The Day of DH 2012 is coming! This is a project where digital humanists across the globe report on what they happen to be doing on a particular day – which this year happens to be 27 March – to give a concrete sense of what is involved at the coalface of DH work. There are so many things to like about this project: it embodies the DH ethos of openness and sharing one’s work with as wide an audience as possible; it disregards the hierarchies that are so entrenched in academia, as anyone can participate; and it will create a resource for further study in the form of a dataset of all the posts and images, and no doubt other things such as tweets under the #dayofdh hashtag. (Oh, and I love that among the tags for tagging one’s posts is “DDH-CoffeeHouse”.)
We are somewhat preoccupied in the digital humanities with definitions of our field, something that is perhaps understandable as we are still (perceived as) relatively new to the disciplinary table. I had to come up with a definition of DH as part of my registration, so here’s my attempt:
Digital humanities is a scholarly enterprise which encompasses a field of study, a set of tools, a methodological approach, and a global community, among other things. Digital humanists examine the objects of humanistic study – literature, history, art, language and so forth – using digital tools to carry out the kind of analysis that would be very difficult or impossible to do without the use of technology. Where the value of digital humanities lies, however, is not in the powerful capabilities of the digital tools themselves – as impressive as these may be – but rather in the way that the analyses and visualizations produced by the technology are combined with the skills of critical interpretation, nuanced close analysis, and attentiveness to ambiguity which are born out of a deep grounding in so-called conventional humanities study.

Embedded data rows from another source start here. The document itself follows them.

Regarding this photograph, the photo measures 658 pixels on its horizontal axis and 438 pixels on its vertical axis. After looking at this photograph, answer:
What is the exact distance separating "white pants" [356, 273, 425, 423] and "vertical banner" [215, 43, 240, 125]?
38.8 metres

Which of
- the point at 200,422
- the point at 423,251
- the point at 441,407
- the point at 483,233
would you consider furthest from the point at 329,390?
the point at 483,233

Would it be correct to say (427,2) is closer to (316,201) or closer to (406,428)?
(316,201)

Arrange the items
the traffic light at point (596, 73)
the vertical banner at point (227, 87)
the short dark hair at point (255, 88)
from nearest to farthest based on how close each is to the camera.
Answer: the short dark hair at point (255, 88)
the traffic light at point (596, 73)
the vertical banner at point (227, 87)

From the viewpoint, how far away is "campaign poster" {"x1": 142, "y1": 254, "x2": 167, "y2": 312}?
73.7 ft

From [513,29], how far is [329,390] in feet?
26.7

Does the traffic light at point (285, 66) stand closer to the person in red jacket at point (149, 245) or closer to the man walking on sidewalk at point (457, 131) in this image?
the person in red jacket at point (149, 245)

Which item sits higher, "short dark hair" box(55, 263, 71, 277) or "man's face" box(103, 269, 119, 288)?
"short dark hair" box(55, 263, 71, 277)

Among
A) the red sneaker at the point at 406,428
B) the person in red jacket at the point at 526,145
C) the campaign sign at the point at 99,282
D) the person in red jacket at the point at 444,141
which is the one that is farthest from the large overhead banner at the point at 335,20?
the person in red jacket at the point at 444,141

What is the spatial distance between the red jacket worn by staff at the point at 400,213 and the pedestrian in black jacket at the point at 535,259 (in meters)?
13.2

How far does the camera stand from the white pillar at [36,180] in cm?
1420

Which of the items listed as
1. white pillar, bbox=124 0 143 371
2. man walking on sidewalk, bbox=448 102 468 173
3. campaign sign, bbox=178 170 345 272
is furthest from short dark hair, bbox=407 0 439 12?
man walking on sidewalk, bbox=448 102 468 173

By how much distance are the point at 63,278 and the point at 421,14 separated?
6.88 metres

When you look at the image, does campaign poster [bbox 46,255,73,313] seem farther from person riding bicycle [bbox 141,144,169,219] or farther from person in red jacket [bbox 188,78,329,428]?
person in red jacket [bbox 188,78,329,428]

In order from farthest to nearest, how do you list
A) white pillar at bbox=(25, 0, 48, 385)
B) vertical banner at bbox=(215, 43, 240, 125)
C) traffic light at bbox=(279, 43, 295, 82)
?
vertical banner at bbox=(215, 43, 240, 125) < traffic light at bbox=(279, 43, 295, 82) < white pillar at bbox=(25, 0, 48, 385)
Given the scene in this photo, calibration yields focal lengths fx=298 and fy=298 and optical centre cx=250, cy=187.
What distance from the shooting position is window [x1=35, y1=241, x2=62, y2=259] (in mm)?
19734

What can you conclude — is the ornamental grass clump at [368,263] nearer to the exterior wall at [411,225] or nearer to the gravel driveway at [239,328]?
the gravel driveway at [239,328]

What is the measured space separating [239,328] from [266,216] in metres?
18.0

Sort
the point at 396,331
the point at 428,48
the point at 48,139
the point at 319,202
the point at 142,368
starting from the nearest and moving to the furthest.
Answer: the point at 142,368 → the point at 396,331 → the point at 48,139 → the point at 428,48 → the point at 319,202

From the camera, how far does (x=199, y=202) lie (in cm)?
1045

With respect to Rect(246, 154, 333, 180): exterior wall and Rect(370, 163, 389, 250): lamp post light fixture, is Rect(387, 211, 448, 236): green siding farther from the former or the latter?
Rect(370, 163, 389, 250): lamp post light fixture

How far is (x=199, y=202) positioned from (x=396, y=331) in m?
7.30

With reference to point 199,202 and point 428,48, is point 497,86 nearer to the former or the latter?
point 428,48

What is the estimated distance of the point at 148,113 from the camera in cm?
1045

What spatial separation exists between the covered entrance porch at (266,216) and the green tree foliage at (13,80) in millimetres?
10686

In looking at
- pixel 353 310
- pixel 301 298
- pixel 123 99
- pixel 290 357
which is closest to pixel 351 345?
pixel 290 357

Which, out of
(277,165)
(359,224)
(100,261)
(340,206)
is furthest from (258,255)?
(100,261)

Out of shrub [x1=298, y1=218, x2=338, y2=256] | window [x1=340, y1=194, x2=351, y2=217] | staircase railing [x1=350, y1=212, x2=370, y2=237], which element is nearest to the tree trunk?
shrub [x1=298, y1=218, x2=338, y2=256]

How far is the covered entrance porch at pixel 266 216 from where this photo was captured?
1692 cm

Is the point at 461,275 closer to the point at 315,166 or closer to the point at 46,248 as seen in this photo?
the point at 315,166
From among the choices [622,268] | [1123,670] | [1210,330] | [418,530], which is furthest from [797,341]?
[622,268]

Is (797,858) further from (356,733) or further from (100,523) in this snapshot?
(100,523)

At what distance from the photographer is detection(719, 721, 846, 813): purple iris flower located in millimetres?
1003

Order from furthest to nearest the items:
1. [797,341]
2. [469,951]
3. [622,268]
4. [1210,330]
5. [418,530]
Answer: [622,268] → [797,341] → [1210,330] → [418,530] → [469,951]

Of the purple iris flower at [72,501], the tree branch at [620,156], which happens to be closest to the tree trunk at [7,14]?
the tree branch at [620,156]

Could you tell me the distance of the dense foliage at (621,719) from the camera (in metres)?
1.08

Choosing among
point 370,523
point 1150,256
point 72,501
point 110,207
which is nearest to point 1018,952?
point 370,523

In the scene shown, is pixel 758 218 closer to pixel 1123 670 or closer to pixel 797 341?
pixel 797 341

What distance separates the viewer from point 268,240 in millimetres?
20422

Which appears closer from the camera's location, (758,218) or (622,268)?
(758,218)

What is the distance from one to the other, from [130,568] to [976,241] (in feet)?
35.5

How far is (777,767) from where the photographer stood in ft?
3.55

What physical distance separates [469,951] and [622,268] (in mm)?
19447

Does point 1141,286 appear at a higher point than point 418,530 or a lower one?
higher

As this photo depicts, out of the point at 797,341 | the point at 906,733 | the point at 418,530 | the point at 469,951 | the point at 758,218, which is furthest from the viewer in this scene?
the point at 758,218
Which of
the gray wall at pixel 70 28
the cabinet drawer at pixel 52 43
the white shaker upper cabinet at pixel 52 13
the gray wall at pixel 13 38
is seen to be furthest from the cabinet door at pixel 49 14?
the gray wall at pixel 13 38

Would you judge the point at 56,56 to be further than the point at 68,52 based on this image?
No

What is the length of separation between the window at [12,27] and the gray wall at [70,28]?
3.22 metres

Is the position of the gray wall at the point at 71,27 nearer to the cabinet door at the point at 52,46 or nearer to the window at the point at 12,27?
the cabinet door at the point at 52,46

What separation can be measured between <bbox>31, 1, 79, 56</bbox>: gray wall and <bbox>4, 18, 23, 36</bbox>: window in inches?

So, what am I likely to be doing on the Day of DH? While I would love to be happily buried in one of my two digital projects (my edition of Canadian modernist correspondence or my digital map of modernist activity in Paris), as it is the last week of the teaching term for us at Strathclyde I will probably instead be answering a raft of emails from students panicking about their exams and final essays, trying to head off at the pass potential tech fails for the public presentations students in the TextLab course will be giving the following day, and in snatched minutes trying to write a conference paper I am giving the following week. In any case, if you’re interested, my small corner of the Day will appear at http://dayofdh2012.artsrn.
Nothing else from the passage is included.